I am aware of your concerns about the transparency of the ACTA negotiations. However, it is an accepted practice during trade negotiations not to disclose negotiating texts to the public thus enabling officials to engage in the frank exchanges necessary for agreement on complex issues.
You will be pleased to know that the USTR has taken steps to ensure an unprecedented level of transparency in the ACTA negotiations, and won endorsement of the importance of meaningful public input at the second level of negotiations in November 2009. Additionally, on April 21, 2010, the USTR released a public, pre-decisional draft text of the ACTA. It is available for your reference through the USTR website at http://www.ustr.gov/acta.
Thank you again for contacting me to share your thoughts on this matter. You may also be interested in signing up for periodic updates for Washington State residents. If you are interested in subscribing to this update, please visit my website at http://cantwell.senate.gov. Please do not hesitate to contact me in the future if I can be of further assistance.
United States Senator
I've replied, but don't expect to hear back.
I have to say that I'm am deeply disappointed.
By bringing up public health, it seems clear that you are among those trying to conflate physical counterfeiting with unauthorized digital copying. "Consistency" is also an obvious ploy to slowly ratchet up onerous copyright law by getting excessive laws passed in "sympathetic" regimes then demanding them here.
And far from ensuring unprecedented levels of transparency, it is clear that the USTR is doing everything in his power to keep these negotiations, and the current treaty itself, secret. This is well documented.
As I rejected it when Vice President Cheney attempted to claim that secrecy was necessary to have "frank discussions" in his energy policy discussions, I reject it here.
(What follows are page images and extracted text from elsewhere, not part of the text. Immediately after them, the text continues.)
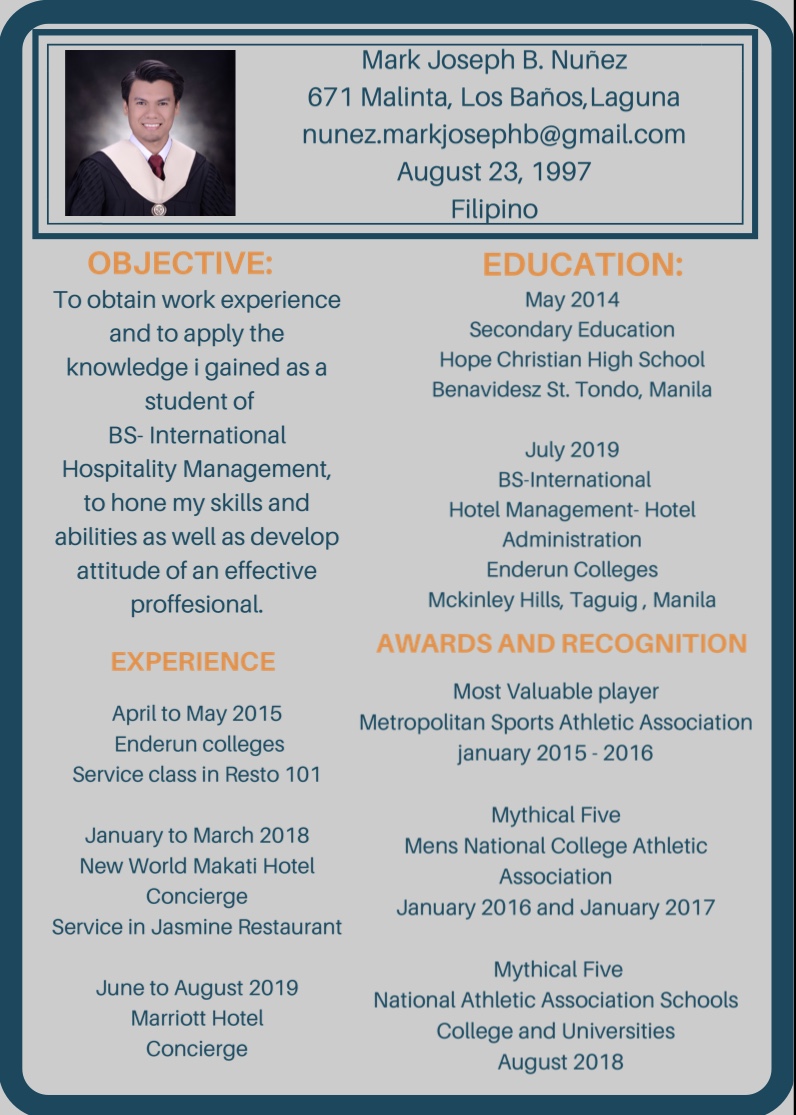 Mark Joseph B. Nuñez
671 Malinta, Los Baños,Laguna
nunez.markjosephb@gmail.com
August 23, 1997
Filipino

OBJECTIVE:
To obtain work experience and to apply the knowledge i gained as a student of BS- International Hospitality Management, to hone my skills and abilities as well as develop attitude of an effective proffesional.

EXPERIENCE
April to May 2015
Enderun colleges
Service class in Resto 101

January to March 2018
New World Makati Hotel
Concierge
Service in Jasmine Restaurant

June to August 2019
Marriott Hotel
Concierge

EDUCATION:
May 2014
Secondary Education
Hope Christian High School
Benavidesz St. Tondo, Manila

July 2019
BS-International
Hotel Management- Hotel Administration
Enderun Colleges
Mckinley Hills, Taguig , Manila

AWARDS AND RECOGNITION
Most Valuable player
Metropolitan Sports Athletic Association
january 2015 - 2016

Mythical Five
Mens National College Athletic Association
January 2016 and January 2017

Mythical Five
National Athletic Association Schools College and Universities
August 2018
Anything that can't be said in public is shady when developing policy in a democracy.
The text of ACTA has once again leaked, and once again, it is clear that its supporters (yourself included, apparently) will not rest until all of our Internet traffic is monitored (allegedly for "infringing content"), our laptops and iPods are searched at the border, and entire families are collectively punished (counter to Genevea Convention "consistency") based on specious accusations of media companies.
Please tell me you have the integrity to dismiss the made-up losses media companies are constantly parroting, to allow us to create without the constant fear of corporate legal threat, and to protect our right to speak and assemble digitally for the future.
Perhaps not surprisingly, Senator Cantwell's second-highest contributor is Microsoft.